● WHAT YOU HAVE TO DO
With the pictures left out, write out exactly the lines from the one containing "camera in ft?" through the end.

Records contained in a dataset:
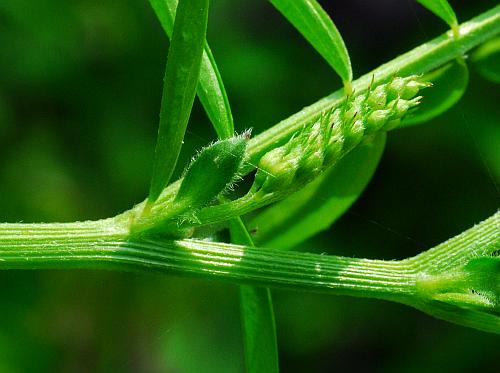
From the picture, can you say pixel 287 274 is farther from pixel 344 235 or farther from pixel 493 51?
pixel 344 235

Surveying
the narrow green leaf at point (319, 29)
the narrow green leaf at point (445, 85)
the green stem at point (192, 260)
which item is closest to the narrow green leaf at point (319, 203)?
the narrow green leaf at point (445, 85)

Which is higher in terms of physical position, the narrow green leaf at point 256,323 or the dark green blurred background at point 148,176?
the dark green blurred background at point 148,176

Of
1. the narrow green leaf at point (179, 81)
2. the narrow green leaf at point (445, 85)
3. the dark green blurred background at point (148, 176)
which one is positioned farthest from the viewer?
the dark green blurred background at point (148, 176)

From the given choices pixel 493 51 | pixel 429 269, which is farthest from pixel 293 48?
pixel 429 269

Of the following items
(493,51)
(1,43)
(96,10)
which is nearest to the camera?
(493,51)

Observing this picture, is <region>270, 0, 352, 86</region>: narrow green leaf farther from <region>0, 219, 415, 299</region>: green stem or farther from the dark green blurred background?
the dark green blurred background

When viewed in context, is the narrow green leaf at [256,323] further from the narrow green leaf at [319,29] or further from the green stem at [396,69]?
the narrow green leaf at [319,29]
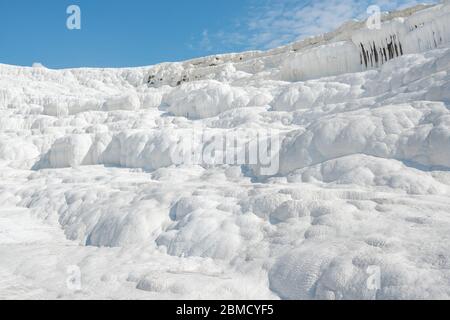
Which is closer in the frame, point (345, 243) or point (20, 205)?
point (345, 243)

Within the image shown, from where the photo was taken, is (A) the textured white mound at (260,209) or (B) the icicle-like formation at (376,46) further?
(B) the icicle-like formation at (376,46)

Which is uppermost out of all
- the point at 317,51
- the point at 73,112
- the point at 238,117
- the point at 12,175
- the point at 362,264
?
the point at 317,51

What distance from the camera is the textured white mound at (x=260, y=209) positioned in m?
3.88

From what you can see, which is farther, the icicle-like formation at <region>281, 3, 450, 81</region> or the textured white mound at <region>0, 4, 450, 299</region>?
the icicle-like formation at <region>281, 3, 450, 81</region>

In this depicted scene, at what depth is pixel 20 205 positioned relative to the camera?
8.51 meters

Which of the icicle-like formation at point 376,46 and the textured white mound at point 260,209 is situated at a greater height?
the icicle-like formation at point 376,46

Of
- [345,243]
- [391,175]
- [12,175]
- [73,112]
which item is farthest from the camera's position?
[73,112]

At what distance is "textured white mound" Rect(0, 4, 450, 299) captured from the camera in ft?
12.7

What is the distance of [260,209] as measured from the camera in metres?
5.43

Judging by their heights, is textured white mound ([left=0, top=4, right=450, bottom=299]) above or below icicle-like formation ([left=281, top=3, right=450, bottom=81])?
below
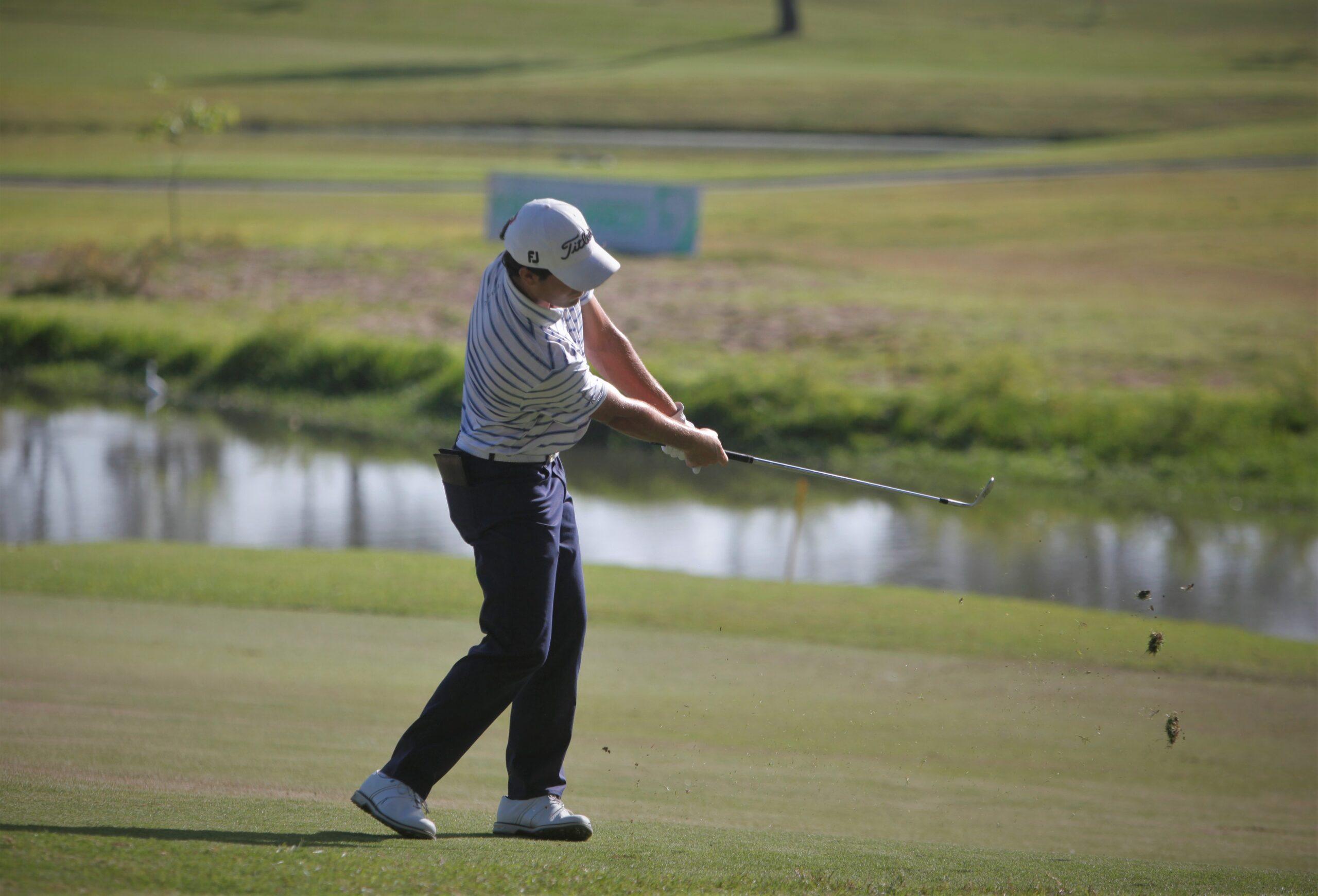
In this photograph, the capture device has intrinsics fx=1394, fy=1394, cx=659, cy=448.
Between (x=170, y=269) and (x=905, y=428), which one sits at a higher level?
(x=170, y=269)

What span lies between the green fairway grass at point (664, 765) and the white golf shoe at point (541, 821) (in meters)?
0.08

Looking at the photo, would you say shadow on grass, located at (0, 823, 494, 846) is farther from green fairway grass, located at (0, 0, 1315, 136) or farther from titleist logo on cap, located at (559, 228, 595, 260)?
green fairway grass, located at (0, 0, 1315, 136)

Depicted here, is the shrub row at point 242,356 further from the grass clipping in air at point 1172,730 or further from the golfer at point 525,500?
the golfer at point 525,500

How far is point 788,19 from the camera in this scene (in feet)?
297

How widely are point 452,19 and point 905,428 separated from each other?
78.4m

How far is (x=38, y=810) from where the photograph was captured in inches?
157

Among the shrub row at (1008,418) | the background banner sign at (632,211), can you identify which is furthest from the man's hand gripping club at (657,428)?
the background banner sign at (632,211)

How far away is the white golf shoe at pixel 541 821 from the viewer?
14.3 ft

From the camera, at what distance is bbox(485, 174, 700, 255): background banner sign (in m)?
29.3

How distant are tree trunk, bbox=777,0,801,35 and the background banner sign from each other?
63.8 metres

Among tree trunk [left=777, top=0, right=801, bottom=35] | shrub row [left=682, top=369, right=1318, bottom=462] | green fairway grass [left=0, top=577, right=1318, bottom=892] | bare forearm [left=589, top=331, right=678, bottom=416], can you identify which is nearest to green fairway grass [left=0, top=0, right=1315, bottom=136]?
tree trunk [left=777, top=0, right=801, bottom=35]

● COMPLETED TASK
At what distance is "textured white mound" Rect(0, 4, 450, 299) captured from the camera in ft?
12.7

What is the distance of [260,209] as measured from the camera in metres?
5.43

Judging by their heights, is textured white mound ([left=0, top=4, right=450, bottom=299]) above or below icicle-like formation ([left=281, top=3, right=450, bottom=81])?
below
In this photograph, the capture device has intrinsics fx=1394, fy=1394, cx=659, cy=448.
Between (x=170, y=269) and (x=905, y=428), which one sits at a higher level?
(x=170, y=269)

What span lies between the green fairway grass at point (664, 765) and the white golf shoe at point (541, 821) (in meters)?
0.08

Looking at the photo, would you say shadow on grass, located at (0, 823, 494, 846) is farther from green fairway grass, located at (0, 0, 1315, 136) or farther from titleist logo on cap, located at (559, 228, 595, 260)?
green fairway grass, located at (0, 0, 1315, 136)

Depicted here, is the shrub row at point 242,356 further from the grass clipping in air at point 1172,730 or further from the golfer at point 525,500?
the golfer at point 525,500

How far is point 788,19 from the camera in this scene (in feet)?
297

How widely are point 452,19 and point 905,428 separated from each other?
78.4m

How far is (x=38, y=810) from where the photograph was captured in inches?
157

Among the shrub row at (1008,418) | the background banner sign at (632,211), can you identify which is furthest from the man's hand gripping club at (657,428)?
the background banner sign at (632,211)

How far away is the white golf shoe at pixel 541 821 from the viewer?
14.3 ft

From the camera, at what distance is bbox(485, 174, 700, 255): background banner sign (in m)?
29.3

How distant are tree trunk, bbox=777,0,801,35 and the background banner sign from each other?
63.8 metres

Among tree trunk [left=777, top=0, right=801, bottom=35] | shrub row [left=682, top=369, right=1318, bottom=462] | green fairway grass [left=0, top=577, right=1318, bottom=892] | bare forearm [left=589, top=331, right=678, bottom=416], can you identify which is nearest to green fairway grass [left=0, top=0, right=1315, bottom=136]?
tree trunk [left=777, top=0, right=801, bottom=35]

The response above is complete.